The role of the hospice volunteer in community settings

Draper, Janet; Kernohan, George; McNamara, Aine and Komaromy, Carol (2014). The role of the hospice volunteer in community settings. In: Knowledge Exchange Seminar Series, 9 Feb 2014, Northern Ireland Assembly, Stormont, Belfast.



In the UK, there are between 70,000 and 100,000 hospice volunteers, of whom half have direct patient contact. This seminar draws on a commissioned literature review that highlighted how ‘volunteering is integral to voluntary action and often motivated by altruism.’ The review concluded that hospice at home volunteers can help improve the quality of responsiveness of end of life care, improve access to care and can support care and death in the person’s own home.

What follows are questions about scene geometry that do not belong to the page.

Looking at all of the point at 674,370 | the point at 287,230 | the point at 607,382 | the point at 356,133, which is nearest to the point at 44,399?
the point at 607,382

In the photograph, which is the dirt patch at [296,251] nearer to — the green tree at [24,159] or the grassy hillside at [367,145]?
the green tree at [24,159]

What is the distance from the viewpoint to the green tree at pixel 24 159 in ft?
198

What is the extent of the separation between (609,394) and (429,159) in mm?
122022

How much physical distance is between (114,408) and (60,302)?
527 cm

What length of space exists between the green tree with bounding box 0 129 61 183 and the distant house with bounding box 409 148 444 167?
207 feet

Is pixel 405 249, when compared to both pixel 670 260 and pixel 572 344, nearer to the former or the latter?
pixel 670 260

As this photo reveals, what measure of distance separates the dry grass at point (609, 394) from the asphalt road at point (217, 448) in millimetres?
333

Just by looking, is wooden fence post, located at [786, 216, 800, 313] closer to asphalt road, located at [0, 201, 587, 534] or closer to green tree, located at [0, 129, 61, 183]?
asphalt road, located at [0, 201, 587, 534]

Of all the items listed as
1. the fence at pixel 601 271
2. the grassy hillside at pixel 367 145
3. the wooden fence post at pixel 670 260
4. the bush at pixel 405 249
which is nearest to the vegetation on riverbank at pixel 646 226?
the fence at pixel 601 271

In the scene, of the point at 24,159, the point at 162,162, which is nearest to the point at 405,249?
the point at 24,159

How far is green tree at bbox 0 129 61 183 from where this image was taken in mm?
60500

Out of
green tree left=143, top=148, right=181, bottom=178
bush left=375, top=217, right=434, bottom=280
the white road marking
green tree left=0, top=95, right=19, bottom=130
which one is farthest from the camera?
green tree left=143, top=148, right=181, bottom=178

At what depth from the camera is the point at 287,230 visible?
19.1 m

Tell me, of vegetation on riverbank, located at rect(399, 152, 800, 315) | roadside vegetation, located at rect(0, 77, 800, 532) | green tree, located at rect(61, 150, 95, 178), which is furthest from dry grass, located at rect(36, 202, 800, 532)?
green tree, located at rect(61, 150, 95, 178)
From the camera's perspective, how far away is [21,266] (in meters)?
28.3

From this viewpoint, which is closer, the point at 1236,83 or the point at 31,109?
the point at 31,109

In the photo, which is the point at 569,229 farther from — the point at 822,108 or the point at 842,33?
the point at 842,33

Volunteers gain health and social benefits and personal growth from their volunteering and the patients and carers they support also gain benefits over and above the care they receive. Volunteers also bring benefits to the hospice as an organisation and to the local community, providing a link between the two and enabling the hospice to be more sensitive and responsive to local needs. The seminar will highlight further work that would seek to provide empirical, qualitative data on the role of the volunteer in two community settings, England and Northern Ireland, and would aim to explore the differences and similarities in these two community contexts.

For the purposes of this seminar the following definition of volunteering in end of life care is used:
‘volunteering in end of life care is unpaid activity conducted for the benefit of others beyond close relatives provided in connection to an organisation that provides end of life care, support or services.’ (Naylor et al. 2013, p.2).